REQUIRED TASK
Each line that follows should be printed again exactly as it stands.

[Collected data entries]
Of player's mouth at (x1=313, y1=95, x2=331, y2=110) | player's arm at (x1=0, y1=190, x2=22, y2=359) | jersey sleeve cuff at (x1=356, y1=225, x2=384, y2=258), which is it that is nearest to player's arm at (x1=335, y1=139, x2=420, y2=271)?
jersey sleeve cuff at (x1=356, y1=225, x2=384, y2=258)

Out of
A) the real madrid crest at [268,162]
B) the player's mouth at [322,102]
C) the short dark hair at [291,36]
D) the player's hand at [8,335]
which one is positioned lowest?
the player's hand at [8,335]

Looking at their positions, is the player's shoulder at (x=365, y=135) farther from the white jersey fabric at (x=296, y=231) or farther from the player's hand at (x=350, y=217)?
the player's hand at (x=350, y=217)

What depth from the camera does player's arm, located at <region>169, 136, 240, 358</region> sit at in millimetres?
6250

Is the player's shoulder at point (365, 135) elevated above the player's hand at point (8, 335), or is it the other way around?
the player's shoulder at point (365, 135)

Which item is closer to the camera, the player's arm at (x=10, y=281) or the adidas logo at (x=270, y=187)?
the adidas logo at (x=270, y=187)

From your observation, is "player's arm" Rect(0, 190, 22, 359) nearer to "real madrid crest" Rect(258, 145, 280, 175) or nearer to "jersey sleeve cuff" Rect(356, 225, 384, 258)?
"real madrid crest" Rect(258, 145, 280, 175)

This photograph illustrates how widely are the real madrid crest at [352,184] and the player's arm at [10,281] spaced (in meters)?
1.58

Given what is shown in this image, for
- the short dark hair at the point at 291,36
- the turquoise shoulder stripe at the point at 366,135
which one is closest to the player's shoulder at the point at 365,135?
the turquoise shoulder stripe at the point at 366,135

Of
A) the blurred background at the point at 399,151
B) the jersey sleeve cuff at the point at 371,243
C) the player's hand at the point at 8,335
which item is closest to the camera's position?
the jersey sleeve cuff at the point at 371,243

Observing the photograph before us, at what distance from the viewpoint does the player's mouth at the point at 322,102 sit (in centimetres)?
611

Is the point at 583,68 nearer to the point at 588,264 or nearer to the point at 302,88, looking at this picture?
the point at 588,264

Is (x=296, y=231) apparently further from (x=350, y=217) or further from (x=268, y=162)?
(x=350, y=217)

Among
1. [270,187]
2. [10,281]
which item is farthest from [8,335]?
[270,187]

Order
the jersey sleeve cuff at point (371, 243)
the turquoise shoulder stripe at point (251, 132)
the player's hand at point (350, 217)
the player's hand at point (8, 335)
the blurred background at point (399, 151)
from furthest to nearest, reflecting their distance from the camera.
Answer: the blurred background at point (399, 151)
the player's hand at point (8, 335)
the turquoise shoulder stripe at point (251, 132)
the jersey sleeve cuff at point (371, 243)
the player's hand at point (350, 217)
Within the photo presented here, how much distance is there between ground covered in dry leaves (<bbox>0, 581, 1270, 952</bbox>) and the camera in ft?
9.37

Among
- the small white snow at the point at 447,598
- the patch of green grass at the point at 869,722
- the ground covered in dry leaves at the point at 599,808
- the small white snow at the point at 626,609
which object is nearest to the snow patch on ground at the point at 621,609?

RESPONSE TO THIS TASK
Of player's mouth at (x1=313, y1=95, x2=331, y2=110) | player's arm at (x1=0, y1=190, x2=22, y2=359) | jersey sleeve cuff at (x1=356, y1=225, x2=384, y2=258), which is it that is nearest to player's arm at (x1=335, y1=139, x2=420, y2=271)?
jersey sleeve cuff at (x1=356, y1=225, x2=384, y2=258)

Out of
A) the real madrid crest at [268,162]
B) the player's mouth at [322,102]
C) the short dark hair at [291,36]
D) the player's hand at [8,335]
which one is positioned lowest?
the player's hand at [8,335]

Looking at their positions, is the player's shoulder at (x=365, y=135) farther from the white jersey fabric at (x=296, y=231) or farther from the player's hand at (x=350, y=217)?
the player's hand at (x=350, y=217)

What depth from the camera does player's arm, located at <region>169, 136, 240, 358</region> sit at in millimetres?
6250

Is the player's shoulder at point (365, 135) elevated above the player's hand at point (8, 335), or is it the other way around?
the player's shoulder at point (365, 135)

Which item is closer to the camera, the player's arm at (x=10, y=281) or the adidas logo at (x=270, y=187)?
the adidas logo at (x=270, y=187)

From your observation, is "player's arm" Rect(0, 190, 22, 359) nearer to "real madrid crest" Rect(258, 145, 280, 175) or nearer to "jersey sleeve cuff" Rect(356, 225, 384, 258)?
"real madrid crest" Rect(258, 145, 280, 175)

This photograph illustrates how widely are the real madrid crest at [352,184] and the player's arm at [10,281] spaced (in meters)?
1.58

Given what is shown in this image, for
- the short dark hair at the point at 291,36
- the turquoise shoulder stripe at the point at 366,135
which one is closest to the player's shoulder at the point at 365,135?
the turquoise shoulder stripe at the point at 366,135

Of
A) the blurred background at the point at 399,151
B) the jersey sleeve cuff at the point at 371,243
C) the player's hand at the point at 8,335
which item is closest to the camera's position?
the jersey sleeve cuff at the point at 371,243

Observing the photograph before us, at what distance from the viewpoint does the player's mouth at the point at 322,102 sit (in centimetres)?
611

Is the point at 583,68 nearer to the point at 588,264 or nearer to the point at 302,88, looking at this picture?
the point at 588,264

Is (x=296, y=231) apparently further from (x=350, y=217) or further from (x=268, y=162)?
(x=350, y=217)

Among
1. [270,187]
2. [10,281]
which item is farthest from [8,335]?
[270,187]

Order
the jersey sleeve cuff at point (371, 243)
the turquoise shoulder stripe at point (251, 132)
the player's hand at point (350, 217)
the player's hand at point (8, 335)
the blurred background at point (399, 151)
from furthest to nearest, reflecting their distance from the camera.
Answer: the blurred background at point (399, 151)
the player's hand at point (8, 335)
the turquoise shoulder stripe at point (251, 132)
the jersey sleeve cuff at point (371, 243)
the player's hand at point (350, 217)
Within the photo presented here, how much distance is there between ground covered in dry leaves (<bbox>0, 581, 1270, 952</bbox>) and the camera in ft?
9.37

Among
- the small white snow at the point at 447,598
- the patch of green grass at the point at 869,722
- the ground covered in dry leaves at the point at 599,808
- the small white snow at the point at 626,609
which object is nearest to the snow patch on ground at the point at 621,609?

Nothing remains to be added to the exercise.